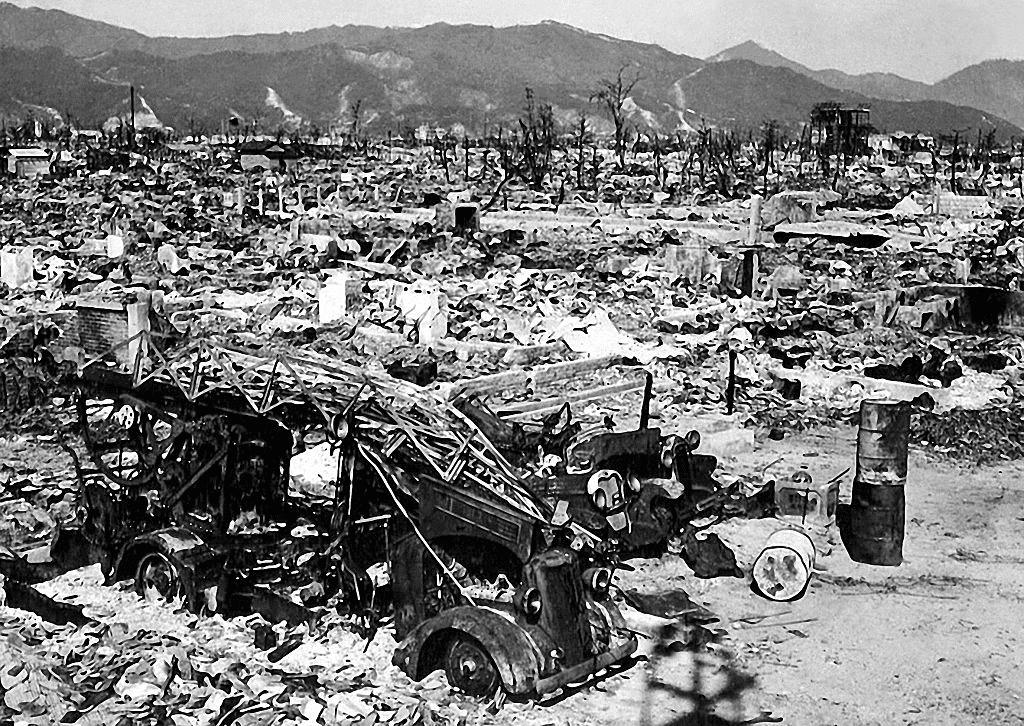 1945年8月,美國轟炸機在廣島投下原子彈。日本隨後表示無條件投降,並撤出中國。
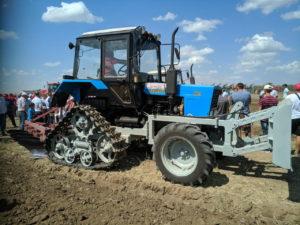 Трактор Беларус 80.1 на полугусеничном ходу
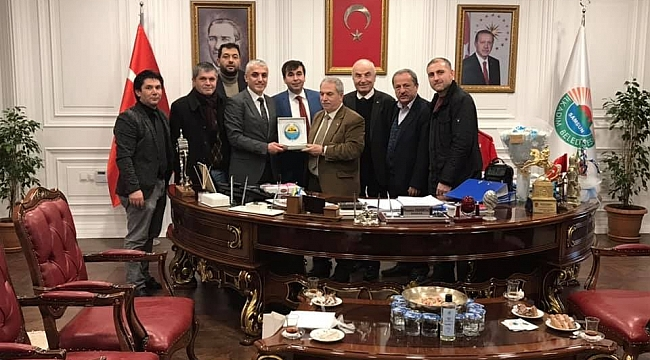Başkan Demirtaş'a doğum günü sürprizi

Task item -> Reproduce the listing above from the line that contains "Трактор Беларус 80.1 на полугусеничном ходу" through its final line, exactly and with nothing added. Omit the images.

Result ->
 Трактор Беларус 80.1 на полугусеничном ходу
Başkan Demirtaş'a doğum günü sürprizi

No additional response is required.